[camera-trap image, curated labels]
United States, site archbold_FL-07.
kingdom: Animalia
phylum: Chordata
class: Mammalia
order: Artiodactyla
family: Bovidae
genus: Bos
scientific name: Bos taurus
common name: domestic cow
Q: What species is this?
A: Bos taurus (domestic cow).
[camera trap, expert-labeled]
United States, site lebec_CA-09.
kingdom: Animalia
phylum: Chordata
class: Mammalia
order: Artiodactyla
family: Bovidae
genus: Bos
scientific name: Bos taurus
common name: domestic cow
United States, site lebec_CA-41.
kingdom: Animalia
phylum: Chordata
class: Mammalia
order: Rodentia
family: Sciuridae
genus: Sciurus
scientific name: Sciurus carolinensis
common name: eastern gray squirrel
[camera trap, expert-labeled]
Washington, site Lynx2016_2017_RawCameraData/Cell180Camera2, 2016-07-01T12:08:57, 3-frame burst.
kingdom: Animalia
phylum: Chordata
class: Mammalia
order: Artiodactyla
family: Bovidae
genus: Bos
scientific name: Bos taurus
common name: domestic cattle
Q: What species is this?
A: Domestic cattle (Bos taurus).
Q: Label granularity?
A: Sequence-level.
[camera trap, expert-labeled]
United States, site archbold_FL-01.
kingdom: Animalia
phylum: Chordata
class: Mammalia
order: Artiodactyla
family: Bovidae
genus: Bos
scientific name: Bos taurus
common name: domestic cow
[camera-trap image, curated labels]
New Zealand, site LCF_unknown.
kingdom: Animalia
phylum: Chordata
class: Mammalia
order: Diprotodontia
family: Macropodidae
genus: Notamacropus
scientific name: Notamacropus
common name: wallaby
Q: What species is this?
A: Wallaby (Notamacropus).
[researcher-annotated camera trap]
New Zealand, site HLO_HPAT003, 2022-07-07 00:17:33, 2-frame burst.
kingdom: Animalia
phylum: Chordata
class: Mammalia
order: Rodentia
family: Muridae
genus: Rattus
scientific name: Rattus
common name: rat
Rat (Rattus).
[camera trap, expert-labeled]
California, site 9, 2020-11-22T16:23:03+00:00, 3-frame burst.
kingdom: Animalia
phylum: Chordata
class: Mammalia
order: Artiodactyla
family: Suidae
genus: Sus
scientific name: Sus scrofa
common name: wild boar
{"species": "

Work to be completed: Would you reproduce every record above exactly as it appears?

Expected answer:
[camera-trap image, curated labels]
United States, site archbold_FL-07.
kingdom: Animalia
phylum: Chordata
class: Mammalia
order: Artiodactyla
family: Bovidae
genus: Bos
scientific name: Bos taurus
common name: domestic cow
Q: What species is this?
A: Bos taurus (domestic cow).
[camera trap, expert-labeled]
United States, site lebec_CA-09.
kingdom: Animalia
phylum: Chordata
class: Mammalia
order: Artiodactyla
family: Bovidae
genus: Bos
scientific name: Bos taurus
common name: domestic cow
United States, site lebec_CA-41.
kingdom: Animalia
phylum: Chordata
class: Mammalia
order: Rodentia
family: Sciuridae
genus: Sciurus
scientific name: Sciurus carolinensis
common name: eastern gray squirrel
[camera trap, expert-labeled]
Washington, site Lynx2016_2017_RawCameraData/Cell180Camera2, 2016-07-01T12:08:57, 3-frame burst.
kingdom: Animalia
phylum: Chordata
class: Mammalia
order: Artiodactyla
family: Bovidae
genus: Bos
scientific name: Bos taurus
common name: domestic cattle
Q: What species is this?
A: Domestic cattle (Bos taurus).
Q: Label granularity?
A: Sequence-level.
[camera trap, expert-labeled]
United States, site archbold_FL-01.
kingdom: Animalia
phylum: Chordata
class: Mammalia
order: Artiodactyla
family: Bovidae
genus: Bos
scientific name: Bos taurus
common name: domestic cow
[camera-trap image, curated labels]
New Zealand, site LCF_unknown.
kingdom: Animalia
phylum: Chordata
class: Mammalia
order: Diprotodontia
family: Macropodidae
genus: Notamacropus
scientific name: Notamacropus
common name: wallaby
Q: What species is this?
A: Wallaby (Notamacropus).
[researcher-annotated camera trap]
New Zealand, site HLO_HPAT003, 2022-07-07 00:17:33, 2-frame burst.
kingdom: Animalia
phylum: Chordata
class: Mammalia
order: Rodentia
family: Muridae
genus: Rattus
scientific name: Rattus
common name: rat
Rat (Rattus).
[camera trap, expert-labeled]
California, site 9, 2020-11-22T16:23:03+00:00, 3-frame burst.
kingdom: Animalia
phylum: Chordata
class: Mammalia
order: Artiodactyla
family: Suidae
genus: Sus
scientific name: Sus scrofa
common name: wild boar
{"species": "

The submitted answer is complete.